Collaboration Across the Company for Site Reliability
Individuals from the Infrastructure team frequently collaborate very closely with different product teams (e.g. Platform, Discussion, CI, Packaging, etc) and Reliability Experts from product teams collaborate closely with the Infrastructure team. Together, they work on the topics listed above, using the principles and methods of Site Reliability Engineering a little bit more each day.
Product / Infrastructure Feedback Loop
Since GitLab both makes a developer platform for users to create software, and runs it at scale on GitLab.com, there is a natural feedback loop between the features and scalability of the application and the operations of GitLab.com. The following scenarios govern how we balance the creation and improvement of our product with need to keep GitLab.com suitable for mission-critical customer workloads.

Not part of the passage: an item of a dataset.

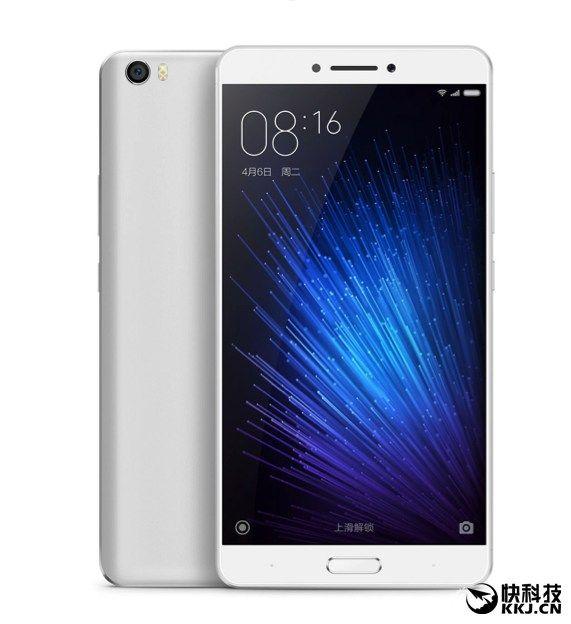 XiaomiMiMax_2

When the Feature Set is Ahead of GitLab.com Infrastructure
The Infrastructure team will prioritize implementing the applicable product features e.g. deployments
When a new Feature Set Duplicates Custom Tooling Already Used to Run GitLab.com
The Infrastructure team will adopt the new feature set if it results in less than a ~30% drop in nice-to-have functionality, because paying the switching cost and losing some functionality ultimately improves the product for customers and eventually ourselves
When GitLab.com Infrastructure is Ahead of the GitLab Product Feature Set
Infrastructure team should document the requirements with Product Management in an issue or epic
Both the product work, and custom work should be sized to understand the varying effort involved
Infrastructure should make clear to product management the time-frame in which the feature is needed
If product management feels the product work can happen in a realistic time-frame, infrastructure will wait for the feature and participate in it's creation
When PM documents that they cannot meet the time-frame or is in scope, our infrastructure team will create (with permission) custom tools or processes in the interest of keeping GitLab.com suitable for mission critical custom workloads
If outside of our scope or time-frame we should minimize our time spend. We will favor managed SaaS services over self-hosted, self-managed solutions.

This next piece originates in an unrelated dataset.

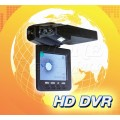 HD DVR – Super Economic Car IR Night-Vision DVR With 2.5in. LCD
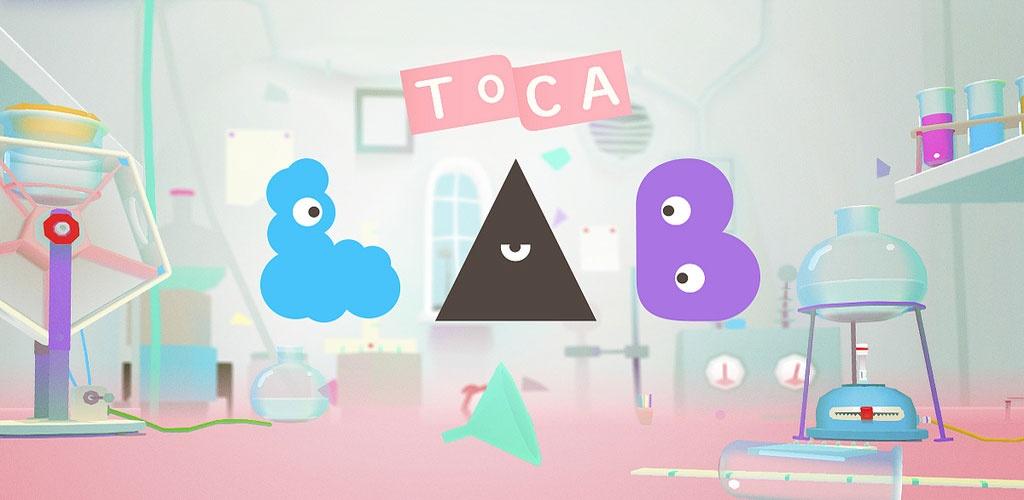 托卡实验室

The infrastructure team will favor using open source and open core software both for SaaS and self-hosted so that when something comes in scope or time-frame we're familiar with an open source option we can ship as part of GitLab.
Our infrastructure team will implement functionality in such a way that it can be replaced later by product features without excessive effort or risk.
Our product management & infrastructure teams will continue to work together to capture functionality in form of requirements for later prioritization
Embedded Production Engineers
Production engineers can be "embedded" with one or multiple different teams for anything from a few weeks to months.
If you are an "embedded" Production Engineer, then you are expected to:
Participate in team calls for the team that you are embedded with.
Keep up to date with the general Production Engineering team and duties:
Take care of issues, fires, and on-call. In fact, those will still be your priority unless something else has been explicitly agreed between the Production Engineering Manager and the team where you are embedded.
Continue to report to the Production Engineering Manager and participate in the Production team meetings.
Share the context of the team you are embedded with, with the rest of the Production Team.
Help the team that you are embedded with to make their feature set or service "production ready". Use and improve upon the Production Readiness Guide.
Since at GitLab most "feature sets or services" are mostly already in production, being embedded means that you work on making sure that the feature set or service meets the requirements for Production Readiness post factum. This will typically involve improving the runbooks and documentation, alerting, monitoring, coding for resiliency, etc. An embedment ends when the feature set or service has passed the criteria in the Production Readiness Guide and is already in production.
Developers focused on the reliability and production readiness of their feature set or service are named Reliability Expert and work closely with Production Engineers.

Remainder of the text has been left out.